Hi Bill:

Thanks for responding. The optimizer is a good suggestion which should help.
But maybe I didn't make myself clear. SquirrelMail runs just fine and is
snappy from WITHIN our network but is very slow only when using a browser
from OUTSIDE of our network. It is running on a very fast test server with
plenty of memory, fast SCSI drives and only a few mail accounts. There is no
encryption. The network has plenty of spare capacity and bandwidth to the
internet and is otherwise very fast.

I guess I'm wondering if everyone is happy with squirrelmail's performance
for use as a remote webmail system or whether they see it as slow also. If
the list says SM should be quick when used remotely then we probably screwed
up the install or have too many plug-ins and we'll set it up again. It just
seems as if there's a lot of back-and-forth communications between the
browser and squirrelmail before a page is loaded or refreshed.
 

-----Original Message-----
From: Bill Shupp [mailto:[EMAIL PROTECTED] 
Sent: Monday, May 31, 2004 10:40 PM
To: [EMAIL PROTECTED]
Subject: Re: [toaster] SquirrelMail is very slow

Jeff Koch wrote:
> 
> Hi All:
> 
> We have the standard toaster setup with courier-imap and squirrelmail. 
> We are finding that although squirrelmail has acceptable performance 
> from web browsers within our network it is agonizingly slow when 
> accessed outside of our network - even from high speed connections. We 
> have plenty of spare bandwidth on our network and everything else (web 
> sites, etc.) work quickly. We also have squirrelmail running on the 
> same server as courier-imap.
> 
> Squirrelmail seems to be generating fairly lite-weight web pages so we 
> are at a loss to understand why it runs so slow from outside our 
> network. Could there be numerous and very large cookies being stored 
> on the browsing pc? We do have a number of plug-in modules installed 
> in SM but that should produce the same load within the network.
> 
> What are other people seeing? or should we just switch to SqWebMail?
> 
> 
> Best Regards,
> 
> Jeff Koch

There are a few things to consider:

1. Is it behind SSL?  If so, you might consider also offering it
unencrypted.  This can be a BIG slow down.
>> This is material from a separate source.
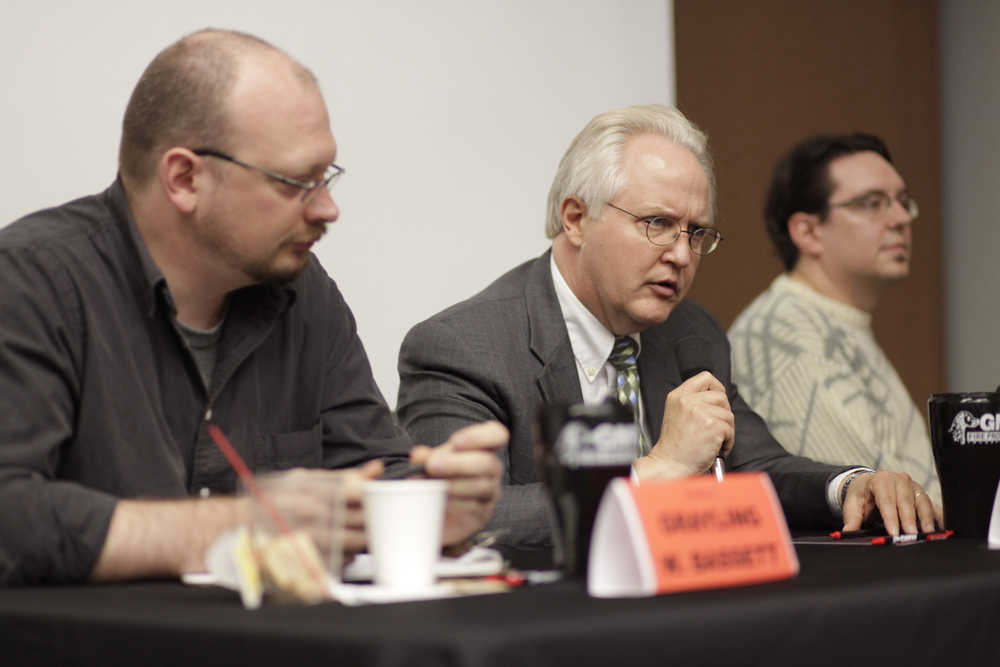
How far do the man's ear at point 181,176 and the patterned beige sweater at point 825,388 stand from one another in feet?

2. Try increasing the MAXDAEMONS and MAXPERIP in courier-imap.  If you are
worried about DOS attacks from the outside, then only offer it on localhost,
or setup multiple instances of courier-imap.  Also, try using authdaemon,
and crank up the number of authdaemons as well.  I've found this to help a
lot, as it caches logins.

3. Lastly, PHP is an interpreted language, and can be slow under heavy
loads.  You could look into a PHP "optimizer", and there are some mentioned
on the SquirrelMail site.  I have no experience with them, however.

I've used the first 2 options above to squeeze much more of hardware. 
But ultimately, you might just need more hardware.